Les moulins de l'Isle-aux-Coudres constituent un ensemble exceptionnel, unique au Canada. La principale qualité de ce site, au-delà de son âge et de sa valeur historique, demeure le fait qu'il réunit au même endroit un moulin à eau et un moulin à vent. Le moulin à eau que l'on voit aujourd'hui a été construit en 1825 et le moulin à vent en 1836. Le site est classé monument historique en 1963 et est ouvert au public. On y moud de la farine de blé et de sarrasin.

L'Église Saint-Louis

Le premier registre de cette Paroisse porte la date de l'année 1741. L'église actuelle fut construite en 1885 et bénie moins d'un an après la mise en chantier, soit le 3 août 1886 . Les plans sont de M. David Ouellet et toutes les fresques sont de la main de M. Paul Gaston Masselotte. Un endroit à visiter obligatoirement.

La pêche à la fascine

(Photo ci-contre)

À cause du sol rocailleux, on fabrique des ailerons de harts que
l'on assemble bout à bout. On les fixe au sol avec des pierres, on courbe les
derniers en forme de «C» afin d'emprisonner le poisson à marée basse.
On capture le capelan, l'éperlan, la sardine, la loche (poulamon) et la plie.

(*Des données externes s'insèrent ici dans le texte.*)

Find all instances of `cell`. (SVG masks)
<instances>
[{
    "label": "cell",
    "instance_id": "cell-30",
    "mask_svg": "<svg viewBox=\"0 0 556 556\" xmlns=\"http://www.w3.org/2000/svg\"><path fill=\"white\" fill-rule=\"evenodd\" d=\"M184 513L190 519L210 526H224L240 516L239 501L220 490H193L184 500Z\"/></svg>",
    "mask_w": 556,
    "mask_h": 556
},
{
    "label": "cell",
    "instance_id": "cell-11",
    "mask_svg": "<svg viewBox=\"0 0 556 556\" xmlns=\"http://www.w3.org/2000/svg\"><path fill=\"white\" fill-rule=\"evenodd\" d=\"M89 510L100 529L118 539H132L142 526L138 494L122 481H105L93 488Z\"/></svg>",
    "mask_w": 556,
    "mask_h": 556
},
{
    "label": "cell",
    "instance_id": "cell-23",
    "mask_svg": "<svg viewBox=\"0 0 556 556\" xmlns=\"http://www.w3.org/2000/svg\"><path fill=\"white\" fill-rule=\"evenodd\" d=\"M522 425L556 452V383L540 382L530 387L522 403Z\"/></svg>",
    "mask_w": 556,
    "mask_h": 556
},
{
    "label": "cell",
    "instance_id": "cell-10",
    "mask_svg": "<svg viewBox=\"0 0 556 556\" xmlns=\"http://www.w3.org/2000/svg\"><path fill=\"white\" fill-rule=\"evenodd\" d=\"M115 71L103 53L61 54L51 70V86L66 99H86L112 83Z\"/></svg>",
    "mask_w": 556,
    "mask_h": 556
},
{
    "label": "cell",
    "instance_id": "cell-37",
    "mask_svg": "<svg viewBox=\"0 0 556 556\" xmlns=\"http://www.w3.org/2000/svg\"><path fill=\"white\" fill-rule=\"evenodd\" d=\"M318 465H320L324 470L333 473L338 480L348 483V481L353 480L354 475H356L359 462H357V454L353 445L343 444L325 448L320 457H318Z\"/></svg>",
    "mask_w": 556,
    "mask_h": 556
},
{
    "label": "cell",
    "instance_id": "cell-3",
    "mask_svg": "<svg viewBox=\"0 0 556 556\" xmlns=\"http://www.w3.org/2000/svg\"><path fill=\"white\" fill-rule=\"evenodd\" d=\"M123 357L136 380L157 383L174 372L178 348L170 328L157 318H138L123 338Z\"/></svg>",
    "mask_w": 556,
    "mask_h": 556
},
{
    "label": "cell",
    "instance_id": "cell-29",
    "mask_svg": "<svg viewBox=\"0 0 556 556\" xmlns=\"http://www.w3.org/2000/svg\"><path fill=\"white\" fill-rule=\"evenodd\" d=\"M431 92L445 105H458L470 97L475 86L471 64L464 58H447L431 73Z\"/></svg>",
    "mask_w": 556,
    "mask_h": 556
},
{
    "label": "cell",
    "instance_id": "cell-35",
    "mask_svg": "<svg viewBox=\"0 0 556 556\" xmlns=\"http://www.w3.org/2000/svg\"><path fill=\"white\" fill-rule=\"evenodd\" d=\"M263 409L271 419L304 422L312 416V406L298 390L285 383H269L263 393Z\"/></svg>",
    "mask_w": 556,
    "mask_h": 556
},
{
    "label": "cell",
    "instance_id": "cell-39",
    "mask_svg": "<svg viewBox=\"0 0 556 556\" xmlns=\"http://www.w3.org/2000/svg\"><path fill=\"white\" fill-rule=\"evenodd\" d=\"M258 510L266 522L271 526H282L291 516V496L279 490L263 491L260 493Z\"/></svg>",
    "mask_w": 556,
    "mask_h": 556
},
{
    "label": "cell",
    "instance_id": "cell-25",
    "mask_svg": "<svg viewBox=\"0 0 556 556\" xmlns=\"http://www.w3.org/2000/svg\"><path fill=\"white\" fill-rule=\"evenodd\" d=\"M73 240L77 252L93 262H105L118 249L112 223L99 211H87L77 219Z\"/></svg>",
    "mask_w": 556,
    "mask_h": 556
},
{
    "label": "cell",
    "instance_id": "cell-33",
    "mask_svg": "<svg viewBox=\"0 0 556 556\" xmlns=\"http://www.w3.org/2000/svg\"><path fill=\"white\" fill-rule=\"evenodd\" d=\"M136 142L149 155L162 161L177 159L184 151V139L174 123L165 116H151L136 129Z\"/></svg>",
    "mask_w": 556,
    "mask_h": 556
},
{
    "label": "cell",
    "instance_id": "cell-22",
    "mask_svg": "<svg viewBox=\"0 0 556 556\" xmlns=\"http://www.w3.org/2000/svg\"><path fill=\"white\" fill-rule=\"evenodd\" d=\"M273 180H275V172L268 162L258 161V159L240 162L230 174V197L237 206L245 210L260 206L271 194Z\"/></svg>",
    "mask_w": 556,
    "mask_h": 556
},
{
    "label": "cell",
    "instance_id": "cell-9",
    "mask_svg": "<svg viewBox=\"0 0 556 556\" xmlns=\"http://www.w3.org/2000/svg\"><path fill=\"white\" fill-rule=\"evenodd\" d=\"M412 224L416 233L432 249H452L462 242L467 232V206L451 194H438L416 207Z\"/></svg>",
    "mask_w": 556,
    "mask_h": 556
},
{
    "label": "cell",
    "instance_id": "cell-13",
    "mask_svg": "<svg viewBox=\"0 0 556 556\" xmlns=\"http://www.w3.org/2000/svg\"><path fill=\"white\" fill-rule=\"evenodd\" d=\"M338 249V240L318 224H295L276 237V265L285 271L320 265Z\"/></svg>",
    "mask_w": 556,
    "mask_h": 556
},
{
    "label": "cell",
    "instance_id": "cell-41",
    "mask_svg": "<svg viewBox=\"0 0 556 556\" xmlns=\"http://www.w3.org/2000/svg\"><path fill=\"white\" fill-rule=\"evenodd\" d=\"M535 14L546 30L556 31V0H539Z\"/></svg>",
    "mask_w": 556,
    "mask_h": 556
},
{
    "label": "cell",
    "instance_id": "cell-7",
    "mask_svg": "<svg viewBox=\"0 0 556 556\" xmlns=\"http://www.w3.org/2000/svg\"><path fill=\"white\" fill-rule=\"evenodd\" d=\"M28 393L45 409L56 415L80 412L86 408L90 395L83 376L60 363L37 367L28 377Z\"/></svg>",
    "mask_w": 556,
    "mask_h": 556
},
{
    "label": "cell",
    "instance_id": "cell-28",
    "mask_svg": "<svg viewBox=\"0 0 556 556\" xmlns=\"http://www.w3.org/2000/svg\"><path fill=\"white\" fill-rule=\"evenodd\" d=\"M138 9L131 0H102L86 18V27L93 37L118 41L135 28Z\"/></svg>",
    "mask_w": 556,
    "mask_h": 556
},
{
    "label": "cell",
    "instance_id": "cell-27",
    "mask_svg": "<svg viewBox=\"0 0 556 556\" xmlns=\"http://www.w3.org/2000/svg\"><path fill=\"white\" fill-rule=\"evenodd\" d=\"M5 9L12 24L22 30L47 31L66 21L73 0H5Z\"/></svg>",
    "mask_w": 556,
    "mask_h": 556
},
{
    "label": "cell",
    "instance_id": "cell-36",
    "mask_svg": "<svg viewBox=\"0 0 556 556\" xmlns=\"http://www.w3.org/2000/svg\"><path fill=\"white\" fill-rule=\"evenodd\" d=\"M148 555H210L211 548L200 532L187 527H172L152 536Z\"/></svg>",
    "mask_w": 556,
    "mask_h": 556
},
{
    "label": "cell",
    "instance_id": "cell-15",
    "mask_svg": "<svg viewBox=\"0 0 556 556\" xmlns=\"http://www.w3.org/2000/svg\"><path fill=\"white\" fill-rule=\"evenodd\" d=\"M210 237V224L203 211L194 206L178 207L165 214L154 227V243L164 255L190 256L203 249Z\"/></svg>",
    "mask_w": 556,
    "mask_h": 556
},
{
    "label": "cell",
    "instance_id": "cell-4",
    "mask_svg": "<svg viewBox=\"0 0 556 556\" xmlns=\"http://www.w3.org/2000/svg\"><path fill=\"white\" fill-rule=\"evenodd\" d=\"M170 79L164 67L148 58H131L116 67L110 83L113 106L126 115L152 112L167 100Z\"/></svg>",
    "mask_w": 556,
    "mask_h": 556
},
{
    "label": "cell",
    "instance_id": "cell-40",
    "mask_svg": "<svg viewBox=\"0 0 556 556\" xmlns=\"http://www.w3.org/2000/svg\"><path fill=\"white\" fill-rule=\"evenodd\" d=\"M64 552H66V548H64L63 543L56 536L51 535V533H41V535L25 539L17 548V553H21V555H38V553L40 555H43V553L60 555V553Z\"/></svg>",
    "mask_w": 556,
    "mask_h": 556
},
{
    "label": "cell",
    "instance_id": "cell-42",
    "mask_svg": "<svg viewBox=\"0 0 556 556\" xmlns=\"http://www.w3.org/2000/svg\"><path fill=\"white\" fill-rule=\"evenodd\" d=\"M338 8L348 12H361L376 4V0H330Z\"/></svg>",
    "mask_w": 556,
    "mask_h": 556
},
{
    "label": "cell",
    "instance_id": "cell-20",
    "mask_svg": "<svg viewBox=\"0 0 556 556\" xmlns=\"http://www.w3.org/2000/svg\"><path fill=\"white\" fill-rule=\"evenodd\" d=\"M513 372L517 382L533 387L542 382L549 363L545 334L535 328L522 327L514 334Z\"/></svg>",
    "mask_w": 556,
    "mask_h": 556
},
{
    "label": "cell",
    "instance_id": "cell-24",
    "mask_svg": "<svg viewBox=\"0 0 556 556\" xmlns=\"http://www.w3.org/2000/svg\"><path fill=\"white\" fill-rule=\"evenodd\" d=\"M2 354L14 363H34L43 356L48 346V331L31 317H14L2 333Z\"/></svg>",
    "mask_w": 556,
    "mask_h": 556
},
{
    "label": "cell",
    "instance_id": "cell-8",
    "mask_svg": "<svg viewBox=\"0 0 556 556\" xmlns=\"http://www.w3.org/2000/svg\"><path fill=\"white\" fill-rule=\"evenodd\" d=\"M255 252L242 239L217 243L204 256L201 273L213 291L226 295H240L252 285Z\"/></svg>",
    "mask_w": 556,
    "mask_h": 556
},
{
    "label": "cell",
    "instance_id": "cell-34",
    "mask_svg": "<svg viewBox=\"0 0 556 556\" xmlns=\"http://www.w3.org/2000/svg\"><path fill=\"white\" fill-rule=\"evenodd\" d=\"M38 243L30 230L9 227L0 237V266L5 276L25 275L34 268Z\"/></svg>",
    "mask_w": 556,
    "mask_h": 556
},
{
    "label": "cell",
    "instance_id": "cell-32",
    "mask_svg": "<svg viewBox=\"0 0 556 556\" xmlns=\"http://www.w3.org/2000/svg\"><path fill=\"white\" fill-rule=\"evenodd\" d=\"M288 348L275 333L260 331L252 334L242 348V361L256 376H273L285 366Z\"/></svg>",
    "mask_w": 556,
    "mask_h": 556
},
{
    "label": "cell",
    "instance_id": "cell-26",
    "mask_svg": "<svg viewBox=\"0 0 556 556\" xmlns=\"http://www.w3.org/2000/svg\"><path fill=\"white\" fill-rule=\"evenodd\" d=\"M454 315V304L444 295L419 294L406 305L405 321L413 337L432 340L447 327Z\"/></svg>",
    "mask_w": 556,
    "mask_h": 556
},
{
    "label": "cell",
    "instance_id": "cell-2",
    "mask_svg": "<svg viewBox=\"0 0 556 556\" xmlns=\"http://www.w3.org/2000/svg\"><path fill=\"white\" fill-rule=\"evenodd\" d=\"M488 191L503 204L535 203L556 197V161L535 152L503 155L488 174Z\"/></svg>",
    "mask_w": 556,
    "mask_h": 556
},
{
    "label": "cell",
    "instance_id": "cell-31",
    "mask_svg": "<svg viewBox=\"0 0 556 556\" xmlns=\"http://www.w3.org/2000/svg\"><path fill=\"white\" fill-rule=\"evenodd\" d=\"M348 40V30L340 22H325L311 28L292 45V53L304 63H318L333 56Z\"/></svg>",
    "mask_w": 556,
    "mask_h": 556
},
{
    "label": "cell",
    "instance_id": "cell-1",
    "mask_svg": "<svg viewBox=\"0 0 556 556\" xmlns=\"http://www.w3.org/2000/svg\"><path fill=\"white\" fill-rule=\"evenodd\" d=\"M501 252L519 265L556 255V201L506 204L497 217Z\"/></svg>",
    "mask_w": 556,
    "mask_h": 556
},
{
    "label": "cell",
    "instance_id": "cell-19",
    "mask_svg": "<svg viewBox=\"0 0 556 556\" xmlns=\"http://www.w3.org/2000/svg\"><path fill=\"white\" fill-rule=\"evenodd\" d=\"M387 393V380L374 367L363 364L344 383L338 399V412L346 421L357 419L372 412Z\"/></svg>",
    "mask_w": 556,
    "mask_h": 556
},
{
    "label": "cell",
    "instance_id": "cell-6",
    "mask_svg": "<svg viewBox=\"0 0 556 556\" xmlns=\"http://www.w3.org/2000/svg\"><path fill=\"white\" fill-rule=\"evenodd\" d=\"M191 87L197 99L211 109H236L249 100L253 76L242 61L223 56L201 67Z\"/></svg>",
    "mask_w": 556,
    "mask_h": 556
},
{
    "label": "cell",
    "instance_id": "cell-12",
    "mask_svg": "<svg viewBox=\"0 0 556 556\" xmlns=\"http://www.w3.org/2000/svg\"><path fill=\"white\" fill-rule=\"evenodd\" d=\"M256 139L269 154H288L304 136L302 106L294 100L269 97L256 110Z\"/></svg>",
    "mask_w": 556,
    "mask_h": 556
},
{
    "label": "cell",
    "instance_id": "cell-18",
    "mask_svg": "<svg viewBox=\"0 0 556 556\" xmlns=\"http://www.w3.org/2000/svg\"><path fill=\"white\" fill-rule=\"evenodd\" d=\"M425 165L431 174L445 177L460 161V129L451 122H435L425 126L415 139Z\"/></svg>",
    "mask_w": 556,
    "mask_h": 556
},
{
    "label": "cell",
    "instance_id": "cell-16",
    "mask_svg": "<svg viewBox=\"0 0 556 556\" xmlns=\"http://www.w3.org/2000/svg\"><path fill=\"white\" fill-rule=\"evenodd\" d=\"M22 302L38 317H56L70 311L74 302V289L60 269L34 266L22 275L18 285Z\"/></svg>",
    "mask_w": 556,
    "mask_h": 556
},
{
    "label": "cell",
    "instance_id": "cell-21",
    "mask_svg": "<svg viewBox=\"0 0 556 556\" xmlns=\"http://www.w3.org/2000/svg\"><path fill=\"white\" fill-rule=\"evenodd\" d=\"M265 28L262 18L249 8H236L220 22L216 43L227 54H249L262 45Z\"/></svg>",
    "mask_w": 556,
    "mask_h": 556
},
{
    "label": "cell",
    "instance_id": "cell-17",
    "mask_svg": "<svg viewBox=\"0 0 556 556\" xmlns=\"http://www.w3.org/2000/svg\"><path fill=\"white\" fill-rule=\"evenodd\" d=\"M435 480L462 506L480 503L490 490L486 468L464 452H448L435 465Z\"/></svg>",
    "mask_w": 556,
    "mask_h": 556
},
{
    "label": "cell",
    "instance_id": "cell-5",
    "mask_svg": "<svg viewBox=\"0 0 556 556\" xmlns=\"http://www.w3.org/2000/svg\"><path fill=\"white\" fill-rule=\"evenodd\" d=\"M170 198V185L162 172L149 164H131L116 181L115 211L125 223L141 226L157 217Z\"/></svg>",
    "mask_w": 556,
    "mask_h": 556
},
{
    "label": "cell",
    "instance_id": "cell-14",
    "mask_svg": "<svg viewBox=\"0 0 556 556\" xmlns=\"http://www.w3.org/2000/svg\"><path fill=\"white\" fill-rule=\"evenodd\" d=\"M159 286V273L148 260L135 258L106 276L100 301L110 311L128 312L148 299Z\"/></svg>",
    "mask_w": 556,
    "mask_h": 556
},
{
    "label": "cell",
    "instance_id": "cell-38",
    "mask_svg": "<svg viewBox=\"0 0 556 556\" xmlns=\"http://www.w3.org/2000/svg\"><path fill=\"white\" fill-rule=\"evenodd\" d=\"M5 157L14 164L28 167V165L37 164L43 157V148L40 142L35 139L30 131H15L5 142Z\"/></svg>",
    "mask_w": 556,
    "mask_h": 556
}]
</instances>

La pêche aux marsouins (bélugas)

C'était une pêche faite de harts (troncs d'arbres sans branche), qu'on plantait en forme de « C ». Il fallait pour la construire environ 3 500 harts. Une vingtaine d'hommes pouvaient, en cinq marées, planter à la main toutes les harts. À marée baissante, le marsouin entrait dans la pêche, les harts oscillaient et l'animal croyait que c'était un mur. À marée basse, le marsouin s'échouait et les gens n'avaient plus qu'à le « cueillir ». Le 28 mai 1923, on a capturé 87 marsouins dans une seule marée. Avec la peau, on faisait un cuir d'excellente qualité avec lequel on confectionnait des bottes, des lacets et autres objets qui demandaient une résistance considérable. Avec la graisse, on produisait de l'huile employée pour la lubrification des fusils et machines diverses. La pêche commerciale à L'Isle-aux-Coudres fut abandonnée définitivement en 1924.

La roche à Caya

Caya était un homme à l'esprit troublé. De taille imposante, la plupart de ses actions empreintes d'agressivité inspiraient la crainte. Cet homme très légendaire, pauvre d'esprit, aurait passé la moitié de sa vie sur cette roche. Une autre légende raconte que les enfants naissaient sous cette roche.

La boulangerie Bouchard

C'est ici, paraît-il, que se fait un des meilleurs pains de la région. Aujourd'hui, le fils du fondateur perpétue la tradition en offrant des produits de chez nous. Pascal Bouchard a fondé son commerce dans l'été de 1945.

La croix du cap

Les croix que l'on retrouve sur l'Isle-aux-Coudres rappellent l'attachement de nos ancêtres pour la foi chrétienne. Ce sont des lieux de dévotion populaire invitant les croyants à la prière et au recueillement. Plusieurs ont été érigées pour des faveurs obtenues ou pour commémorer l'endroit où une personne serait décédée par accident. La croix du Cap fut érigée en septembre 1957 pour des faveurs obtenues par les gens du Cap-à-Labranche.

Le phare

Surnommé aussi «bloc» par les insulaires, il sert à la navigation en guidant la marche des navires pendant la nuit et lorsqu'il y a du brouillard. Cette station est complètement automatique et elle est télésurveillée à partir de Cap-aux-Oies depuis 1971.

Le pilier (vieil indien)

La mer ne recouvre jamais ce rocher, même dans les grandes marées. Il a été nommé ainsi par les anciens et avec un peu d'imagination, on peut voir la ressemblance avec un Amérindien, menton à l'est et plume à l'ouest. C'est pour cela qu'on l'a récemment nommé le Vieil Indien. Il est fort dangereux et déconseillé de s'y rendre à pied.

Le quai de l'Isle

Les insulaires arrivent à un accord avec le gouvernement pour construire un quai (début 1900) à la pointe des Roches. C'est en 1958-1959 que le traversier a commencé à fonctionner 12 mois par année. Lieu privilégié pourla diffusion des nouvelles. À la belle saison, le quai est fréquenté régulièrement et surtout par des groupes d'hommes qui y discutent et y pêchent.